Tuples, CTFE, and Sliding Template Arguments

[Timon Gehr]

On 1/12/24 23:35, Walter Bright wrote:
> Given the interest in CTFE of istrings, I have been thinking about 
> making a general use case out of it instead of one specific to istrings.
> ---------------------
> 
> Sliding Template Arguments
> 
> Consider the following template:
> 
> ```
> void pluto(string s)()
> {
>      pragma(msg, s);
> }
> 
> void test()
> {
>      pluto!"hello"();
> }
> ```
> 
> This compiles because `s` is a compile time argument, and `pragma(msg, s)`
> expects s to be a compile time value.
> 
> ```
> void pluto()(string s)
> {
>      pragma(msg, s);
> }
> 
> void test()
> {
>      pluto("hello");
> }
> ```
> 
> This fails to compile because `s` is a runtime argument that is not 
> accessible
> at compile time, even if it is inlined. (Inlining doesn't help here 
> because inlining is done after CTFE and semantic analysis.)
> 
> Those examples illustrate the difference between a compile time and a 
> runtime argument.
> 
> For background, to generate a tuple of elements:
> 
> ```
> alias AliasSeq(T...) = T;
> ```
> and a function argument list that accepts a tuple:
> ```
> void func(Args...)(Args args)
> {
> }
> ```
> But notice that `args` are runtime arguments. It turns out there is no way
> to use tuples to split an argument tuple into compile time and runtime 
> tuples:
> 
> ```
> void pluto(Args...)(Args args)
> {
>      exec!(args[0])(args[1 .. args.length]);
> }
> ```
> This is the problem that DIP1036e ran into. It's clever solution is to 
> have the compiler (because it cannot be done with metaprogramming) take 
> the first argument, and use it as a compile time argument to a templated 
> dummy value. Then, the type of that argument is a template with the 
> value encoded into the type, which can be programmatically extracted and 
> then processed at compile time.
> 
> The awkwardness of this is it only happens with istrings, it is not a 
> general purpose capability, plus the insertion of dummy arguments into 
> the argument list just so their types can be extracted.
> 
> Hence, the genesis of this proposal which describes a language 
> capability to create a compile time parameter from a tuple of runtime 
> expressions.
> 
> For lack of a better term, I'll call it "Sliding Template Arguments".
> 
> Consider a template function:
> 
> ```
> void pluto(string s, Args...)(Args args)
> {
>      pragma(msg, s);
> }
> 
> void exec()
> {
>      pluto!"hello"(1,2,3);
> }
> ```
> which works now. But this fails to compile:
> ```
> pluto("hello",1,2,3);
> ```
> because there is no argument for `s`.
> 
> So, instead of issuing a compilation error, the compiler can "slide" the 
> arguments to the left, so the first argument is moved into the compile 
> time parameter list. Then, the call will compile.
> 
> The rule would be something like:
> 
> 1. the function is a template taking a variadic runtime argument list
> 2. the compile time parameters are a sequence of N value parameters, 
> followed by
> the variadic type parameter.
> 3. the value parameters do not have default values
> 4. no compile time arguments are provided in the template invocation
> 5. the leftmost N runtime arguments are matched against the compile time 
> parameters,
> and removed from the runtime argument list
> 6. if they match, then the template instantiation is rewritten to 
> reflect this
> 7. compilation then proceeds normally
> 
> Template Sliding thus becomes a general use facility. One interesting 
> consequence of this is it opens up a whole new class of functions that 
> can now do CTFE computations on the leftmost arguments.

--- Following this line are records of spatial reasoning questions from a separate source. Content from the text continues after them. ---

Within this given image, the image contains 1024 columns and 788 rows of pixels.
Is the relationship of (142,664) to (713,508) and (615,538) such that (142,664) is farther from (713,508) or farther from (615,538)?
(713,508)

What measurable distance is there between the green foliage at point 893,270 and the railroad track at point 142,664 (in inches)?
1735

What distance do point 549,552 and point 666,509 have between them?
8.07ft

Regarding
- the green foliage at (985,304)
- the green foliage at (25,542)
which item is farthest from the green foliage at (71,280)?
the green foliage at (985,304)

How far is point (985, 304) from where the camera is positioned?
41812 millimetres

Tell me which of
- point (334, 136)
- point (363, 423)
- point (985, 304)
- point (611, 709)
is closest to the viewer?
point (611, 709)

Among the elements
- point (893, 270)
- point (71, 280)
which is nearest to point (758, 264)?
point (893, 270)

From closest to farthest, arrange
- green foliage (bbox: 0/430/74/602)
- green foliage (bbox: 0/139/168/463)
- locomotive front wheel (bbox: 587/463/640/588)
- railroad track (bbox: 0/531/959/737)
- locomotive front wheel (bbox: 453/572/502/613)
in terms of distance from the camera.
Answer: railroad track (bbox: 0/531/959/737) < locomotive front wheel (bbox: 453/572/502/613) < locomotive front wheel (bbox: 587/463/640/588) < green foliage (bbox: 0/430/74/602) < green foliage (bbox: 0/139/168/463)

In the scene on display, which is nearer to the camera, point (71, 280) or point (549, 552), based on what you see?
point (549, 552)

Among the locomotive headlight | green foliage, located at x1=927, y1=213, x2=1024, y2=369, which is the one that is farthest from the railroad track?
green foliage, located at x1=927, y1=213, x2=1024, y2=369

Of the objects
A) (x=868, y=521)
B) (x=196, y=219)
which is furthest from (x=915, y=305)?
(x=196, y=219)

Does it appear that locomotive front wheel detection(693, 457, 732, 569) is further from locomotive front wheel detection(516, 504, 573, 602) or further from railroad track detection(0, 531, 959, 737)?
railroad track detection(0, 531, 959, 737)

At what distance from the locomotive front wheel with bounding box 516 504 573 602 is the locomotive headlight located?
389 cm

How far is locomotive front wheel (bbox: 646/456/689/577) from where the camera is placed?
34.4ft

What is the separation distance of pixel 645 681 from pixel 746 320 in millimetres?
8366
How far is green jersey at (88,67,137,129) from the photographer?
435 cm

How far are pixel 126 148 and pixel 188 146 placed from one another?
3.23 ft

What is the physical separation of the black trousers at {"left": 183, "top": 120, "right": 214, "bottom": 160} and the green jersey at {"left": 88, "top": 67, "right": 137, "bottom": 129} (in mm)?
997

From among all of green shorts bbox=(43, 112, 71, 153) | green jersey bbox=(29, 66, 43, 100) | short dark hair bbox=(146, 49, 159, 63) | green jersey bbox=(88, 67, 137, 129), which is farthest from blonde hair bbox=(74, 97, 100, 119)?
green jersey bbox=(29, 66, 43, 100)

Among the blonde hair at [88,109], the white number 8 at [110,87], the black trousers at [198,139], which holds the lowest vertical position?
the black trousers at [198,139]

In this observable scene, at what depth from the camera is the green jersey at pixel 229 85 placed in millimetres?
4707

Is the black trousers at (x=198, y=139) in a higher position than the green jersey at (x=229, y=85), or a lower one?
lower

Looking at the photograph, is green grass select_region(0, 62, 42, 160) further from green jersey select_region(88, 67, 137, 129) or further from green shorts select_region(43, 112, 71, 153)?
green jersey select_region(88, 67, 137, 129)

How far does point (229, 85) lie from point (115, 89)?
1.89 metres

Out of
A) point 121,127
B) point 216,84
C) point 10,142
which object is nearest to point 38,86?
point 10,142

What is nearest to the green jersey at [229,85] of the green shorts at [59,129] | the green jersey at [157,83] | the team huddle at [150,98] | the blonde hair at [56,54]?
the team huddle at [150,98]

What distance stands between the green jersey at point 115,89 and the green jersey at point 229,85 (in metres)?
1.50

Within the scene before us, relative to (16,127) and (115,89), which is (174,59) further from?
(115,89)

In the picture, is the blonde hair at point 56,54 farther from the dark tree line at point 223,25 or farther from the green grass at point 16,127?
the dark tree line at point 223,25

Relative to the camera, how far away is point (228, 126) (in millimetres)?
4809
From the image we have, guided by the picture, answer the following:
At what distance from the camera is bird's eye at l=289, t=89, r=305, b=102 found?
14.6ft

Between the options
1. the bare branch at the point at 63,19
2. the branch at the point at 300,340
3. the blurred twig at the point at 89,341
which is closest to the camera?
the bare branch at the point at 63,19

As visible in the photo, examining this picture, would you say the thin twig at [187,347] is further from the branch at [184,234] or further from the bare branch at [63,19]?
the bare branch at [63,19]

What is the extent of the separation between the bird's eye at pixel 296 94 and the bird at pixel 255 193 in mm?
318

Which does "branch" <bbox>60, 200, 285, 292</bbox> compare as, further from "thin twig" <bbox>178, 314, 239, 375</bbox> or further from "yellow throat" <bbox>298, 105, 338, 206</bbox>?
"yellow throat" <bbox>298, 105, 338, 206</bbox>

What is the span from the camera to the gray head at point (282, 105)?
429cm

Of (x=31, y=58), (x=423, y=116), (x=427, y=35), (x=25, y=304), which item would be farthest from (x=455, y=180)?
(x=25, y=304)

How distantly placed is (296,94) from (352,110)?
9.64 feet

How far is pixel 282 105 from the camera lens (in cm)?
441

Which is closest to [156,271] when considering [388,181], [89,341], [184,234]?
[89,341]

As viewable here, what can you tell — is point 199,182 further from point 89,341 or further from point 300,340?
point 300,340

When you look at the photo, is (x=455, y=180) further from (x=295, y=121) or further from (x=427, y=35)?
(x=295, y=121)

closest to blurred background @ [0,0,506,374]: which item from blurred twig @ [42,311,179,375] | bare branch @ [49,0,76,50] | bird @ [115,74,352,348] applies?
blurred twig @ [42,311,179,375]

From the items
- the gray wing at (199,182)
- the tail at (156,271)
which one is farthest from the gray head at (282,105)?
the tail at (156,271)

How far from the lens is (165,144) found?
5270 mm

Generally I think this is a good idea, but the proposed syntax is a bit 
too specialized, arbitrarily restricted and the behavior may be 
unexpected and should be opt-in instead.

Maybe we can do it like this instead:

```d
void pluto(string s, Args...)(enum string x = s, Args args){

}
```

I.e., you can use `enum` in a function argument list and you have to 
default-initialize them. This means that this parameter always needs to 
have exactly that value.

Then, the arguments matched to an `enum` parameter are evaluated at 
compile time and matched against the initializer.